**OBJETIVO DA TAREFA**:
Pode reescrever os dados começando na linha com "Could you tell which of" e seguindo até a linha com "man in suit, located", ambas incluídas, substituindo "wooden table" por "oak table" e deixando todo o resto igual?

**DADOS BRUTOS**:
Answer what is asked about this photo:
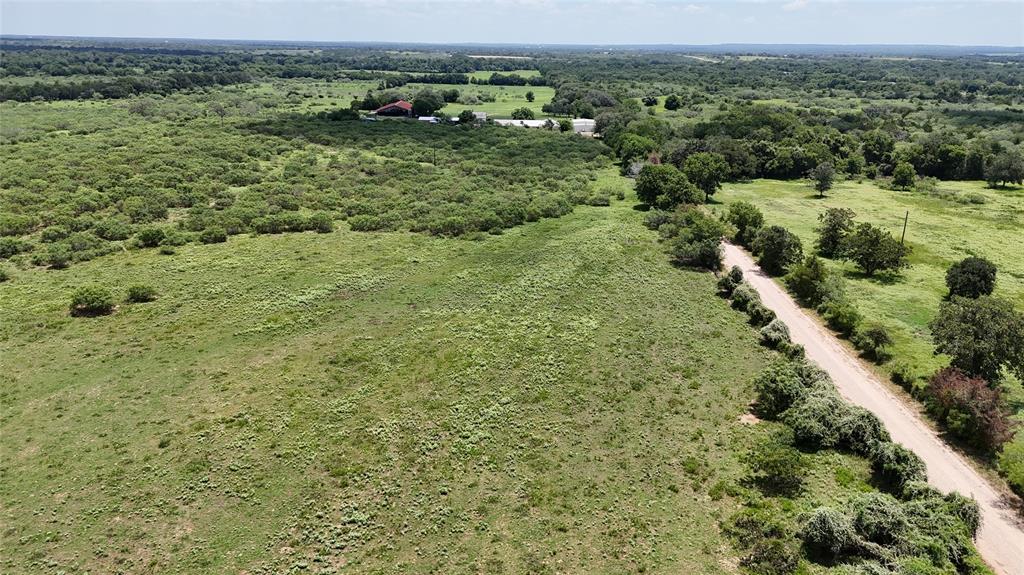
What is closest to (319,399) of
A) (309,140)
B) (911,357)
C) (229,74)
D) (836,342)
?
(836,342)

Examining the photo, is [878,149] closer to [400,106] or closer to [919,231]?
[919,231]

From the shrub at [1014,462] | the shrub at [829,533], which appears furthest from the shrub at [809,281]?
the shrub at [829,533]

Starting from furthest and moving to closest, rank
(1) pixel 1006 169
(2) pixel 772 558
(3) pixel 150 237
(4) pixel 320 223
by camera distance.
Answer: (1) pixel 1006 169 < (4) pixel 320 223 < (3) pixel 150 237 < (2) pixel 772 558

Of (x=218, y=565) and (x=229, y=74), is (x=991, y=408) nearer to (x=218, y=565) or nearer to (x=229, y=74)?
(x=218, y=565)

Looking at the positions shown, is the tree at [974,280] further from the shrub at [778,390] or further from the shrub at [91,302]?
the shrub at [91,302]

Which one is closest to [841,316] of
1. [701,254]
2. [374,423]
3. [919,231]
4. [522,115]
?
[701,254]

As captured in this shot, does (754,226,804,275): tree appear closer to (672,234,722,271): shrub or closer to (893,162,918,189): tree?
(672,234,722,271): shrub

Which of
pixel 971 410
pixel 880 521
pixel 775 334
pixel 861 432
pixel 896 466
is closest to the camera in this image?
pixel 880 521
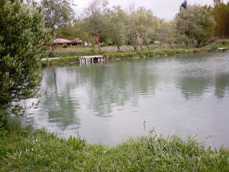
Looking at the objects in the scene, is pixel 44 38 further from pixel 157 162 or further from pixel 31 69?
pixel 157 162

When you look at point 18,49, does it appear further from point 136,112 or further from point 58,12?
point 58,12

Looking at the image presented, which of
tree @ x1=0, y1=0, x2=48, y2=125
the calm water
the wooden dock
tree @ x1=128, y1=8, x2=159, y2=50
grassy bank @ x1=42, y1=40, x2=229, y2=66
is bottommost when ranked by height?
the calm water

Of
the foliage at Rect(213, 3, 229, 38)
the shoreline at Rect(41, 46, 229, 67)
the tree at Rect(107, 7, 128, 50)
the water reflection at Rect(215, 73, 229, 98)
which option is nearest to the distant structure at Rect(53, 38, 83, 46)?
the shoreline at Rect(41, 46, 229, 67)

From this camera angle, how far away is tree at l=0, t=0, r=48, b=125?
302 inches

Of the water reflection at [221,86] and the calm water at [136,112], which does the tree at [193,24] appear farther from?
the calm water at [136,112]

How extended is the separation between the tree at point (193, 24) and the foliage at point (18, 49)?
56.4m

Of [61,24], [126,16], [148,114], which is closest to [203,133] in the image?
[148,114]

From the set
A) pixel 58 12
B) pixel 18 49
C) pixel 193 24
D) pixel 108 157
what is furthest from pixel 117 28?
pixel 108 157

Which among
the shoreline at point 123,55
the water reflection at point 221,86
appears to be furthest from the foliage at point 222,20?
the water reflection at point 221,86

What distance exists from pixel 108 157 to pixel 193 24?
59457mm

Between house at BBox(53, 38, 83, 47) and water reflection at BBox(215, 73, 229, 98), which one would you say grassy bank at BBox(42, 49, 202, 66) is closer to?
house at BBox(53, 38, 83, 47)

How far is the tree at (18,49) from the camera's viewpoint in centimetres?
767

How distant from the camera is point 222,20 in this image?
73.1m

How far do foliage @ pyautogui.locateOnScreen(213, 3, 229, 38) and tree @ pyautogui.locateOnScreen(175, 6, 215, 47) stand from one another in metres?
9.89
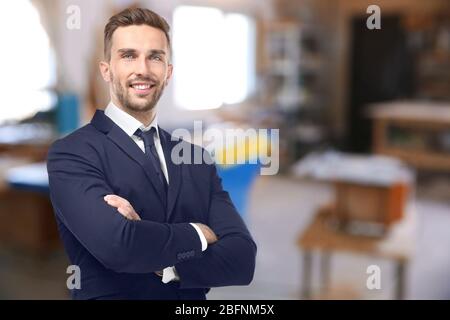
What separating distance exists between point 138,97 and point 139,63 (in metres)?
0.02

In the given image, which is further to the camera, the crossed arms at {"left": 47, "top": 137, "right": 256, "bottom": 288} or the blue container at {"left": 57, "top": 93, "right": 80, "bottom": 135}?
the blue container at {"left": 57, "top": 93, "right": 80, "bottom": 135}

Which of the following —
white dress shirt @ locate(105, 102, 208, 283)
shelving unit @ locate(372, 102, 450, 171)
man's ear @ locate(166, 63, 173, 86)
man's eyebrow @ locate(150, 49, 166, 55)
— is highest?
man's eyebrow @ locate(150, 49, 166, 55)

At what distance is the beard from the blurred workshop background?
1 centimetres

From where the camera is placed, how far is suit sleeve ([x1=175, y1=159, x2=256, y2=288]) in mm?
373

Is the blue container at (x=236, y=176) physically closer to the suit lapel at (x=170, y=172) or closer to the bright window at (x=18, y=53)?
the suit lapel at (x=170, y=172)

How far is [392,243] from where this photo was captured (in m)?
2.22

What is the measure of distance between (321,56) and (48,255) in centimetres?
515

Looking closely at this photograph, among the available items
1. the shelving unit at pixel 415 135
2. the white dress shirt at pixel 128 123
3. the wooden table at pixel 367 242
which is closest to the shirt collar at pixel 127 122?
the white dress shirt at pixel 128 123

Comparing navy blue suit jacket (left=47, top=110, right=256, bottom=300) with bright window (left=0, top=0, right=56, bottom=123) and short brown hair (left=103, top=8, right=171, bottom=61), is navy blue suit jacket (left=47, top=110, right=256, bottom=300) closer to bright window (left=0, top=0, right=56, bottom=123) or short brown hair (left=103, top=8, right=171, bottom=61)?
short brown hair (left=103, top=8, right=171, bottom=61)

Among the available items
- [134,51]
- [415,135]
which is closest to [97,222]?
[134,51]

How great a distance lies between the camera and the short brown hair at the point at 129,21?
338mm

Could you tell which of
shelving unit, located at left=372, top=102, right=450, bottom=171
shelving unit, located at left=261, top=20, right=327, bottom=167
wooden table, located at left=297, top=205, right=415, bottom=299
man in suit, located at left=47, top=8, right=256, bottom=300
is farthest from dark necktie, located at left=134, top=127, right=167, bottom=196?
shelving unit, located at left=261, top=20, right=327, bottom=167

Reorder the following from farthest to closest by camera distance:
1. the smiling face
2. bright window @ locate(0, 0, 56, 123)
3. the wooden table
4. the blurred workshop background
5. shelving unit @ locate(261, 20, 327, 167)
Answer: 1. shelving unit @ locate(261, 20, 327, 167)
2. the wooden table
3. bright window @ locate(0, 0, 56, 123)
4. the blurred workshop background
5. the smiling face

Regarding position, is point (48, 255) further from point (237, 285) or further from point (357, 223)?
point (237, 285)
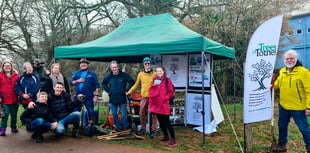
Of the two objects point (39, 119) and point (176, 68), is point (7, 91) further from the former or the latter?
point (176, 68)

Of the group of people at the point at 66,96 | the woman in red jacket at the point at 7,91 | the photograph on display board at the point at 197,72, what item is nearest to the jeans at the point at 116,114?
the group of people at the point at 66,96

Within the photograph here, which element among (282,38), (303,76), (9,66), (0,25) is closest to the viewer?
(303,76)

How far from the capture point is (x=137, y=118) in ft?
20.4

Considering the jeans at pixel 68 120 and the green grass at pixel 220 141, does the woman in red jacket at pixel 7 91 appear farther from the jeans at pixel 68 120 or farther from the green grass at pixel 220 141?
the green grass at pixel 220 141

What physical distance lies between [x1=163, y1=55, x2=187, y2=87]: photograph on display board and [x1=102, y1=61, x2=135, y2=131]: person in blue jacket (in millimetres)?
1358

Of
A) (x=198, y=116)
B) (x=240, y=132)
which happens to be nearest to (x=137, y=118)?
(x=198, y=116)

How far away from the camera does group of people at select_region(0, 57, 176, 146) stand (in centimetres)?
470

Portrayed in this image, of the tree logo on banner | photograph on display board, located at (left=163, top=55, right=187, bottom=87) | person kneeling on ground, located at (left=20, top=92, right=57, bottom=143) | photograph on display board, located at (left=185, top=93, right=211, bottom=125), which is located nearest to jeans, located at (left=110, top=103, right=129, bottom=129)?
person kneeling on ground, located at (left=20, top=92, right=57, bottom=143)

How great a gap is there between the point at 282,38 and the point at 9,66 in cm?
1157

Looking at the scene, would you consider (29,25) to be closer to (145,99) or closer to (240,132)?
(145,99)

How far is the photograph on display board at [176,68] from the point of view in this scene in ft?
21.5

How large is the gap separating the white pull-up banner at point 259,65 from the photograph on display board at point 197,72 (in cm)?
209

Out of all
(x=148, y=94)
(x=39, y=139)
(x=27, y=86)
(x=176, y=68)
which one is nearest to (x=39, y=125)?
(x=39, y=139)

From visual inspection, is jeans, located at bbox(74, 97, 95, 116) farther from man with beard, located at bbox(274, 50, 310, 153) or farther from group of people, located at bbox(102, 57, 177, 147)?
man with beard, located at bbox(274, 50, 310, 153)
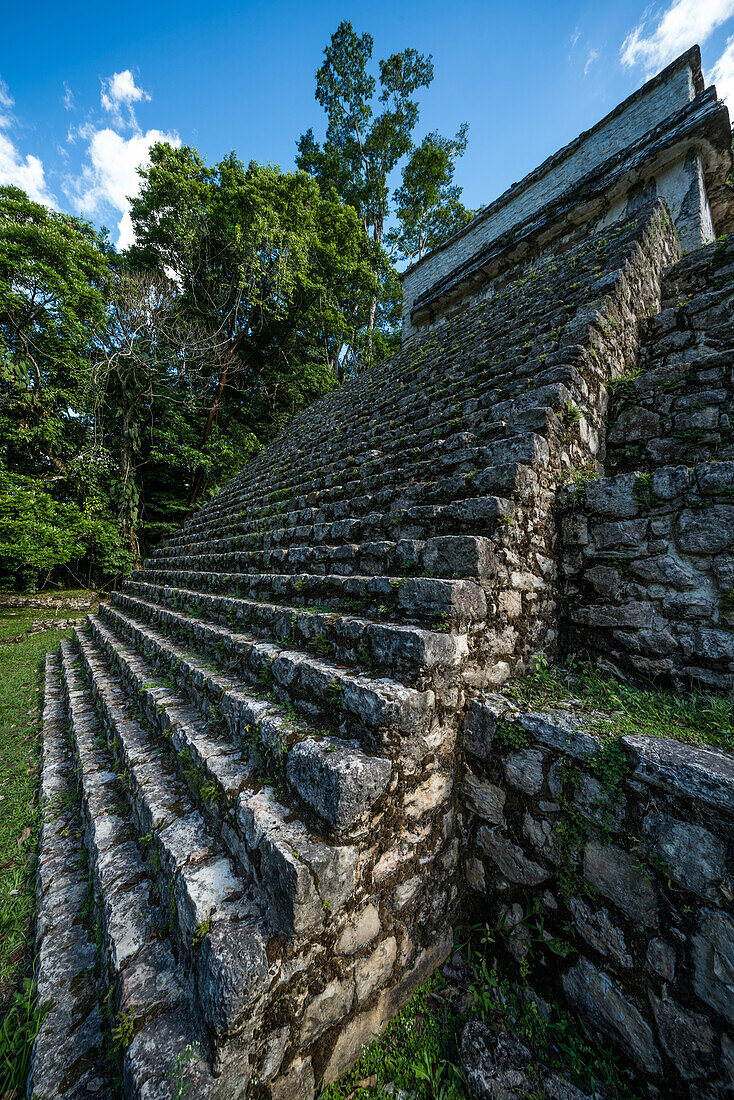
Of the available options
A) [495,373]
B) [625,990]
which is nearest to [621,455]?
[495,373]

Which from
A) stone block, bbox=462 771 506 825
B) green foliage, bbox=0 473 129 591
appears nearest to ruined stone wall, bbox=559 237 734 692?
stone block, bbox=462 771 506 825

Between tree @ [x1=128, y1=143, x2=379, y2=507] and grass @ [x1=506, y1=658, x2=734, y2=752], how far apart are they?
11752 mm

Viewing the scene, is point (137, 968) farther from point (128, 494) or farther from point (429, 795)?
point (128, 494)

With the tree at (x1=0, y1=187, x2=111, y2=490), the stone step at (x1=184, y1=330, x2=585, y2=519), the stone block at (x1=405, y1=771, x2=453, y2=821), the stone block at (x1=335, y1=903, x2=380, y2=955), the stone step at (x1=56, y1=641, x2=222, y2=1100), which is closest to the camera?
the stone step at (x1=56, y1=641, x2=222, y2=1100)

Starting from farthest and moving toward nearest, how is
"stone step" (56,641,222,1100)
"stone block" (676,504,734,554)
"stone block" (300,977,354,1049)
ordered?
"stone block" (676,504,734,554), "stone block" (300,977,354,1049), "stone step" (56,641,222,1100)

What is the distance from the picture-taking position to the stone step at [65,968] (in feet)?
3.66

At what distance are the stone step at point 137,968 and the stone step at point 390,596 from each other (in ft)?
4.83

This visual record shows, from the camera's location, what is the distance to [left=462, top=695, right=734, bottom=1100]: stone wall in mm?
1178

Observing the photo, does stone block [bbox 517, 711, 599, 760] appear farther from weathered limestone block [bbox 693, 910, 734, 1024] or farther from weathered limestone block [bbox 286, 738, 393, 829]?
weathered limestone block [bbox 286, 738, 393, 829]

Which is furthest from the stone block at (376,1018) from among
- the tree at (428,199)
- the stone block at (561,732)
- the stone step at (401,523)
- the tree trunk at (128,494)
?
the tree at (428,199)

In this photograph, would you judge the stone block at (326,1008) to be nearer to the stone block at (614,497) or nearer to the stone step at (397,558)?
the stone step at (397,558)

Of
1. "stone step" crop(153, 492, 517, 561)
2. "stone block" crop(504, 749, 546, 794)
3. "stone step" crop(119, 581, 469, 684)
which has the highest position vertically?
"stone step" crop(153, 492, 517, 561)

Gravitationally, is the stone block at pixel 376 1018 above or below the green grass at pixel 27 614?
below

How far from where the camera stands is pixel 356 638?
189 cm
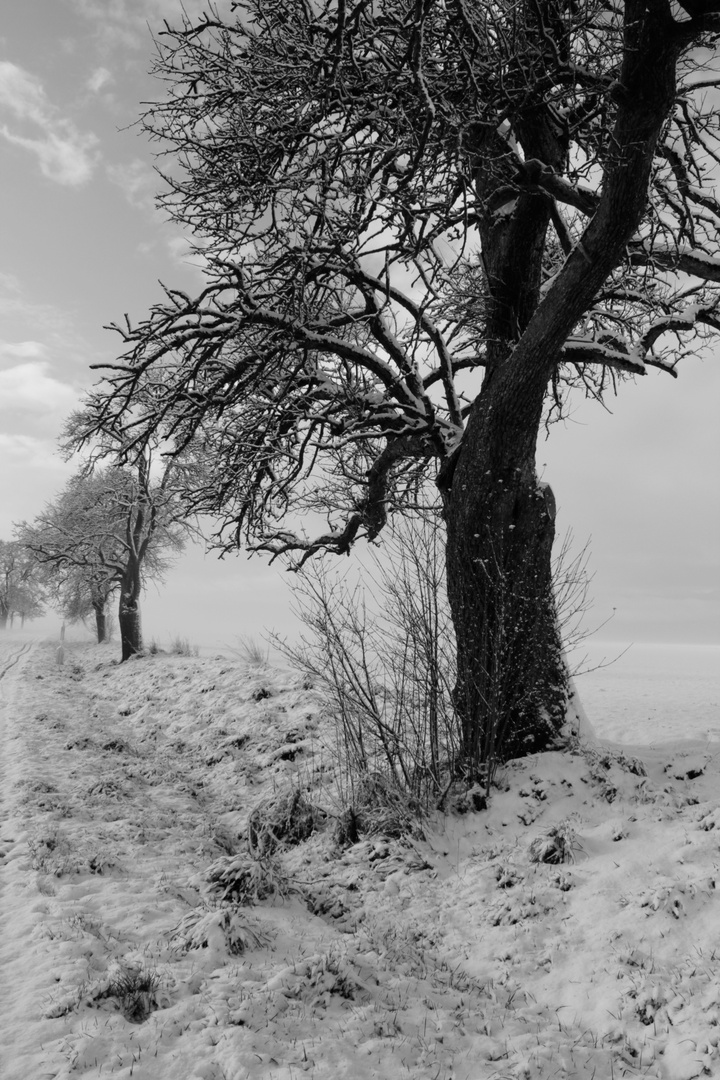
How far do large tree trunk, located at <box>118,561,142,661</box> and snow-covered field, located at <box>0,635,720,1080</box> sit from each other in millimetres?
13423

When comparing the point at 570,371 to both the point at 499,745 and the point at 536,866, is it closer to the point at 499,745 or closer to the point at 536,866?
the point at 499,745

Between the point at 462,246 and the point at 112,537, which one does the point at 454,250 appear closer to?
the point at 462,246

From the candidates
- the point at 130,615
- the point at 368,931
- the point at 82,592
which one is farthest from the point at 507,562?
the point at 82,592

**SOLUÇÃO**:
Could you tell which of
shelving unit, located at left=372, top=102, right=450, bottom=171
shelving unit, located at left=261, top=20, right=327, bottom=167
oak table, located at left=297, top=205, right=415, bottom=299
man in suit, located at left=47, top=8, right=256, bottom=300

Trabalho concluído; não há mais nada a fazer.